## Records supplied
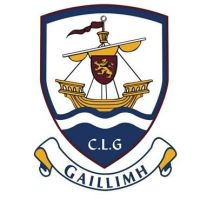 Galway GAA Flag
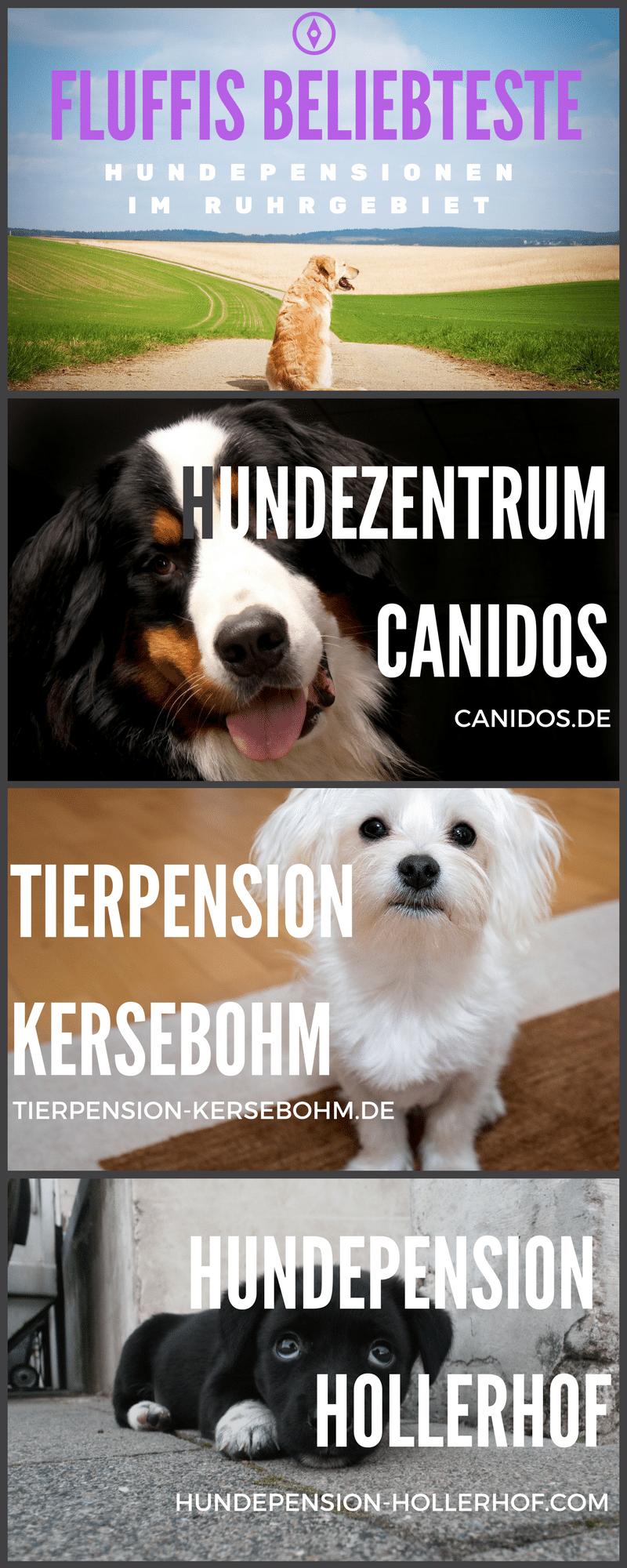 Infografik: Hundepension Ruhrgebiet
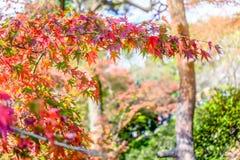Árvore vibrante da folha de bordo vermelha colorida no outono de Japão Imagens de Stock Royalty Free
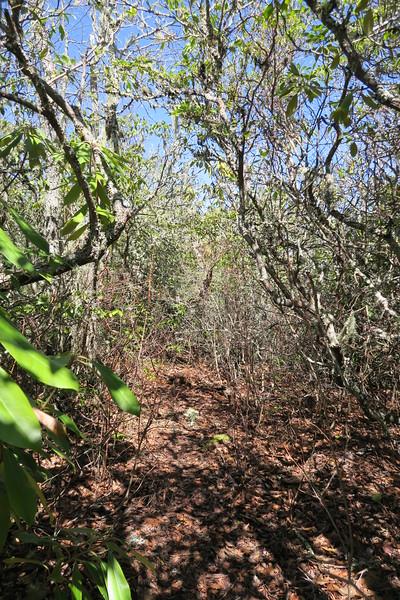 Shelton Pisgah Trail - 4,320'
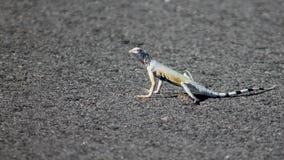 Mojave Ogoniasta jaszczurka Zdjęcia Stock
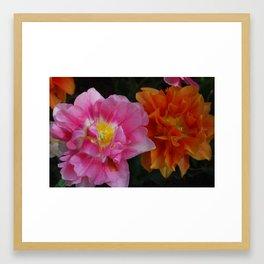 Pinkorange Framed Art Print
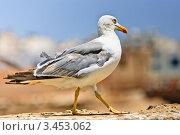 Купить «Белая чайка крупным планом», фото № 3453062, снято 26 июля 2006 г. (c) Олег Селезнев / Фотобанк Лори
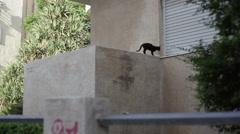 Black street cat walks across window sill Stock Footage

## Task objective
If a record contains a picture, leave the picture out; repeat the record itself exactly.

## Output of the exercise
 Galway GAA Flag
 Infografik: Hundepension Ruhrgebiet
Árvore vibrante da folha de bordo vermelha colorida no outono de Japão Imagens de Stock Royalty Free
 Shelton Pisgah Trail - 4,320'
 Mojave Ogoniasta jaszczurka Zdjęcia Stock
 Pinkorange Framed Art Print
 Купить «Белая чайка крупным планом», фото № 3453062, снято 26 июля 2006 г. (c) Олег Селезнев / Фотобанк Лори
 Black street cat walks across window sill Stock Footage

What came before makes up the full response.